Stored data
════
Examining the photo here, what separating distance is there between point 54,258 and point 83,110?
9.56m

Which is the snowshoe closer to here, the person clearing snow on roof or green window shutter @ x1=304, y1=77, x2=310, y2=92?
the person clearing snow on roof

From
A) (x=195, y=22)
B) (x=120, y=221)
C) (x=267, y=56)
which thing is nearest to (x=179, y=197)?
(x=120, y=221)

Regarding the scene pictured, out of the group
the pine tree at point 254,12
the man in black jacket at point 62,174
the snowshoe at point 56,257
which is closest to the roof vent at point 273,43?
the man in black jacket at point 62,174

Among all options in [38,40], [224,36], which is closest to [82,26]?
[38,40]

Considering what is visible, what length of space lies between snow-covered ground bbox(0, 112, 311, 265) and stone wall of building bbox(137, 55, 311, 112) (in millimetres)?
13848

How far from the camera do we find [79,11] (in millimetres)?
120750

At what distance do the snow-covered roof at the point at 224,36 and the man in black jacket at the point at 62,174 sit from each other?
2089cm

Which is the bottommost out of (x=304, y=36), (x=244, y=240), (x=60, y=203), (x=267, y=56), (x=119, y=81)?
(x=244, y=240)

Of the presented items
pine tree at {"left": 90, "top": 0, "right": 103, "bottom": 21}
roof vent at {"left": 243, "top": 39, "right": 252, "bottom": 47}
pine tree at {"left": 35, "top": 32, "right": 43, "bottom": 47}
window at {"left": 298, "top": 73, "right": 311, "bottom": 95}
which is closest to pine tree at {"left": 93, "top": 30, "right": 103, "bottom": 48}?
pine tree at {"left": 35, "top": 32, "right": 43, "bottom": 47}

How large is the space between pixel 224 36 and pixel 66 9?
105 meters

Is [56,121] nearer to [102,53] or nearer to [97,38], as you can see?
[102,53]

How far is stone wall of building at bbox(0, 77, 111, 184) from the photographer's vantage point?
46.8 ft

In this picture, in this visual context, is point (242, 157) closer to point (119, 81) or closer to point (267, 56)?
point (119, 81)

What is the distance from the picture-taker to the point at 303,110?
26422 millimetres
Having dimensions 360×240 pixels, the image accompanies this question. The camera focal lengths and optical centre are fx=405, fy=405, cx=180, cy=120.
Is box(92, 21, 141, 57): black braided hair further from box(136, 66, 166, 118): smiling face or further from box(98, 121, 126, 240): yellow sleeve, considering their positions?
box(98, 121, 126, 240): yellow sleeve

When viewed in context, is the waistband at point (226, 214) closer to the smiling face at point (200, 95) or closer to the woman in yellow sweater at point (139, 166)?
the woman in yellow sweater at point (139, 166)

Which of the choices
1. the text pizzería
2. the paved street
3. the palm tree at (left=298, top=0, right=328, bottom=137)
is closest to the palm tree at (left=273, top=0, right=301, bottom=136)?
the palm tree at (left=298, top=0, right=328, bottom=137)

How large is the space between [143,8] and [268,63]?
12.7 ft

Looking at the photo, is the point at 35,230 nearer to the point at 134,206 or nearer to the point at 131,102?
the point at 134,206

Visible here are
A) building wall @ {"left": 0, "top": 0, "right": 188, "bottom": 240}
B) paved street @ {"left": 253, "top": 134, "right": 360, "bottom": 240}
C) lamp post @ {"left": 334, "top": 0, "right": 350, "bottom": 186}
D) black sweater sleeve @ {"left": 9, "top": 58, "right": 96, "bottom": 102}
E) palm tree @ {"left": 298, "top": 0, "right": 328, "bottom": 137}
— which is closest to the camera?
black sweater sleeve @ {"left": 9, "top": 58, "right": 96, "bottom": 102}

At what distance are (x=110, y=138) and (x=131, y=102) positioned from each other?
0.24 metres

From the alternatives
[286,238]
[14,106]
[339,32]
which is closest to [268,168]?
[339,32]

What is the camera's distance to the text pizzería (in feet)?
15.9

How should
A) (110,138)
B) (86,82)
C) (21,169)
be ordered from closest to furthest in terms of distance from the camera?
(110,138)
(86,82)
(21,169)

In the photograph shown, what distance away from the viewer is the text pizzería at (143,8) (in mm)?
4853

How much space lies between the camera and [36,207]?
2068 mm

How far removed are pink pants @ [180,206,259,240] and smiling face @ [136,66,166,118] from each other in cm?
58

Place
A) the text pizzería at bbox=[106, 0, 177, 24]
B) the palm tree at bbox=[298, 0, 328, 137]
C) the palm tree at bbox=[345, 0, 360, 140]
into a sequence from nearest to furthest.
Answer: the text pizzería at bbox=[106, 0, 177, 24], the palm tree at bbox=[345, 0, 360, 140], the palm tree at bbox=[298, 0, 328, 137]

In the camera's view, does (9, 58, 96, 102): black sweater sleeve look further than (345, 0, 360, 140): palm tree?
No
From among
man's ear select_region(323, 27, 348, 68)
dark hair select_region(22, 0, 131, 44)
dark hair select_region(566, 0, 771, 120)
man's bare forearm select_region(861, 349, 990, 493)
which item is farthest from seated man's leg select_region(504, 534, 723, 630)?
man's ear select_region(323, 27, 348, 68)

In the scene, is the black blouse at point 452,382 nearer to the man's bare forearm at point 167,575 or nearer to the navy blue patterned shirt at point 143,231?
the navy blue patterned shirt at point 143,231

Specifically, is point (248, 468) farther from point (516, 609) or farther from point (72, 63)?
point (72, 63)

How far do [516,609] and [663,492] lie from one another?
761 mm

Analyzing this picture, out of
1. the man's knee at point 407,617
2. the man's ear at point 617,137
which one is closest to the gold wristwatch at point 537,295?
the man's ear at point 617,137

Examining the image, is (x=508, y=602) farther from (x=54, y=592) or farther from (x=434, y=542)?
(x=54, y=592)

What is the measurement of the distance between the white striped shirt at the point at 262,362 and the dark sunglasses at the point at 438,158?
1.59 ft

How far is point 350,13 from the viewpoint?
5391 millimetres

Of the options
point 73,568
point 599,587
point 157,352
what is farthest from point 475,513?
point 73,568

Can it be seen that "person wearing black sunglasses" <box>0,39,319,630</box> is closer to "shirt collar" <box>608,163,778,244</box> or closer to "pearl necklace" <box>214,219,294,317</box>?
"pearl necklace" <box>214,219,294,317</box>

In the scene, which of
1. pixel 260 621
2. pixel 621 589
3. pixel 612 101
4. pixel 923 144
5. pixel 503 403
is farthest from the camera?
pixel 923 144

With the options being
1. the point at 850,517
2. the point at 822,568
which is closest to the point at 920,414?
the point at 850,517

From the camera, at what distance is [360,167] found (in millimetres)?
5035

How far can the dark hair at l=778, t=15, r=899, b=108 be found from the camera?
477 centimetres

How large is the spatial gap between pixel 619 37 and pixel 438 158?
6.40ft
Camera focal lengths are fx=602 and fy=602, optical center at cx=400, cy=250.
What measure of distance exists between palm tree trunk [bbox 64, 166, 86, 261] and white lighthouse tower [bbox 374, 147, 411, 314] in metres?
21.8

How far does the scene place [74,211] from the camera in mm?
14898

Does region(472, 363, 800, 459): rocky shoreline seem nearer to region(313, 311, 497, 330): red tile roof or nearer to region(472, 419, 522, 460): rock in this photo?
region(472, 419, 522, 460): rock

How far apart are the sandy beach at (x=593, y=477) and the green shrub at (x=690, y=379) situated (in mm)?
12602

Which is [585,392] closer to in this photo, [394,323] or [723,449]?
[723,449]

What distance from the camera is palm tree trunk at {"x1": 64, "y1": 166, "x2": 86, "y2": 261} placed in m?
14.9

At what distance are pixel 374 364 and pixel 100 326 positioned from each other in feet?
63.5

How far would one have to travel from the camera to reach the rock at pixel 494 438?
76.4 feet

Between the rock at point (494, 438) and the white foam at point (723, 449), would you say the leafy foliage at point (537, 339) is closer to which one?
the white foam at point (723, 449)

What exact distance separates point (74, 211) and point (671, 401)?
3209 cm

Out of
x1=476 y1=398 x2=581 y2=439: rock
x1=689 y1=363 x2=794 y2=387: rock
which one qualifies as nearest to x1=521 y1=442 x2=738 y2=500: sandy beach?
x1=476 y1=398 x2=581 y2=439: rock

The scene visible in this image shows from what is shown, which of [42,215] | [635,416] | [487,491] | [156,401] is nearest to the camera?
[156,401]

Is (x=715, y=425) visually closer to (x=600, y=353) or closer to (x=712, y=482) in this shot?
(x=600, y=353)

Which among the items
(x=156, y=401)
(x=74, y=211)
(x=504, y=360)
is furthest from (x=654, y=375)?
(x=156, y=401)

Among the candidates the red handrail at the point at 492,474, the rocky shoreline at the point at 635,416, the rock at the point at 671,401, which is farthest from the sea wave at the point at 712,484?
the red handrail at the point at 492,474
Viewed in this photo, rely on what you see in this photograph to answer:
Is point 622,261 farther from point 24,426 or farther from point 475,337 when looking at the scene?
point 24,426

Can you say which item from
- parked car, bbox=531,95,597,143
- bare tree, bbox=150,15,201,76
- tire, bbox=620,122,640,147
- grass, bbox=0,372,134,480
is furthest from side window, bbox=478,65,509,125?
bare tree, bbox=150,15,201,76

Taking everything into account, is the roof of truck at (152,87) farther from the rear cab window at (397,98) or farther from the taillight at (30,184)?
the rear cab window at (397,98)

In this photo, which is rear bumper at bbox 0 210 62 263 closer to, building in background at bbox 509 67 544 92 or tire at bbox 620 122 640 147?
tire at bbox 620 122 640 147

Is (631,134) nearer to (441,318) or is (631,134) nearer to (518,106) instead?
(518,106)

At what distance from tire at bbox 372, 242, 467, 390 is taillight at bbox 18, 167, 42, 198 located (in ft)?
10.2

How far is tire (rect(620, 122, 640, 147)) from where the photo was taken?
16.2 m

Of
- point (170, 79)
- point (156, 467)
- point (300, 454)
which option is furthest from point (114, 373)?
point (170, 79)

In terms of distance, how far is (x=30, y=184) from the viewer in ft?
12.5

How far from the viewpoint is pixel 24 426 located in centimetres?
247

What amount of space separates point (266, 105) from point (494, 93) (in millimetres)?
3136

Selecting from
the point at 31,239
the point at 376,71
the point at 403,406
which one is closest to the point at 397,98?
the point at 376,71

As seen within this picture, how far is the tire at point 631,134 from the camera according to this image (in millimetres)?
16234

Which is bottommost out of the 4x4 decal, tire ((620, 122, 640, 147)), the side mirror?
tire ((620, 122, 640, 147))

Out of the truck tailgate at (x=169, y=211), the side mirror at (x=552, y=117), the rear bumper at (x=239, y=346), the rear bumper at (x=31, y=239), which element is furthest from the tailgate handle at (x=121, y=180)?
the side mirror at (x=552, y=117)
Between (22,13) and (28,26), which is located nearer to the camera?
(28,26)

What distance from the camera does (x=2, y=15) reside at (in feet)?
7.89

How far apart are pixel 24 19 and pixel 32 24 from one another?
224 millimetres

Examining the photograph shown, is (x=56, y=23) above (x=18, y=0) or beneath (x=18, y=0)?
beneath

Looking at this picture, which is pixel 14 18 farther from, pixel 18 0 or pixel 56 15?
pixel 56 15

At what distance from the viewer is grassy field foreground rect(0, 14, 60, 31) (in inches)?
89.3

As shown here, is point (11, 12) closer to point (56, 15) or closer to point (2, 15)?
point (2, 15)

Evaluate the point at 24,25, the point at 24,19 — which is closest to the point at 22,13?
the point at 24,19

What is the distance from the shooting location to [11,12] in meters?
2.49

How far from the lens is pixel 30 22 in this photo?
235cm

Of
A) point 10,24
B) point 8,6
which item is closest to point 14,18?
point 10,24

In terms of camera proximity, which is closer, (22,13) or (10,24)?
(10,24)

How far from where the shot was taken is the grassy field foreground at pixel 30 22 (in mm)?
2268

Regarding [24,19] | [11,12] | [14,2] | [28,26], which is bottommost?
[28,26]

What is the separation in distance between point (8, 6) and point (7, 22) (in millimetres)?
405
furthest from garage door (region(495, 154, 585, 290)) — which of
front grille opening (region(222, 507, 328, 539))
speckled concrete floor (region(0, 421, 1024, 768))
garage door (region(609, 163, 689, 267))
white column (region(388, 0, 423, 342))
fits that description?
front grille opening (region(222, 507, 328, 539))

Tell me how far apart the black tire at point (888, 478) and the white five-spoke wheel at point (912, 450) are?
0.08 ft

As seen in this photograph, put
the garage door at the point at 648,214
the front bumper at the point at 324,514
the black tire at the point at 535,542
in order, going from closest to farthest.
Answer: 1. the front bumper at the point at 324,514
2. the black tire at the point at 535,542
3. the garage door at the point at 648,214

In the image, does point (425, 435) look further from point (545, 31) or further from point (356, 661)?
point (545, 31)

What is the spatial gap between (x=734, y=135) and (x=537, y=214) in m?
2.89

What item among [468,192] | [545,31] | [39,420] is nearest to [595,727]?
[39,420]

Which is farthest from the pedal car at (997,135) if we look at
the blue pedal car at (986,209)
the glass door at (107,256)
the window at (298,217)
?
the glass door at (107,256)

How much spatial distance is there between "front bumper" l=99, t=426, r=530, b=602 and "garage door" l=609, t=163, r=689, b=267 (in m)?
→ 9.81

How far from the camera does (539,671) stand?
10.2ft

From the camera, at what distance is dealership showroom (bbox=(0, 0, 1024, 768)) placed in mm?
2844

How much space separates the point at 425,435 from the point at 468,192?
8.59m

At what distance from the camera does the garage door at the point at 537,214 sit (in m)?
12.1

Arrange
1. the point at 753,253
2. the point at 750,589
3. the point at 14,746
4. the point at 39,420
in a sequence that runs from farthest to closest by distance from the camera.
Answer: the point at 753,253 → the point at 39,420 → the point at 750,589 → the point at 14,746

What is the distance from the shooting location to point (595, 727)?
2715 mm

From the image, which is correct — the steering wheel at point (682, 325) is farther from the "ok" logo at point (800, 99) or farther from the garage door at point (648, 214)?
════
Task description => Reproduce verbatim the stretch of the material from the line containing "At what distance from the camera" through the end of the material.

Written reply =>
At what distance from the camera does the garage door at the point at 537,214 sit (in m)?
12.1

Arrange
1. the point at 753,253
2. the point at 750,589
3. the point at 14,746
4. the point at 39,420
in a sequence that runs from farthest to closest by distance from the camera.
Answer: the point at 753,253 → the point at 39,420 → the point at 750,589 → the point at 14,746

What is the distance from the shooting location to point (595, 727)?
2715 mm

From the image, which is correct — the steering wheel at point (682, 325) is farther from the "ok" logo at point (800, 99) or farther from the garage door at point (648, 214)?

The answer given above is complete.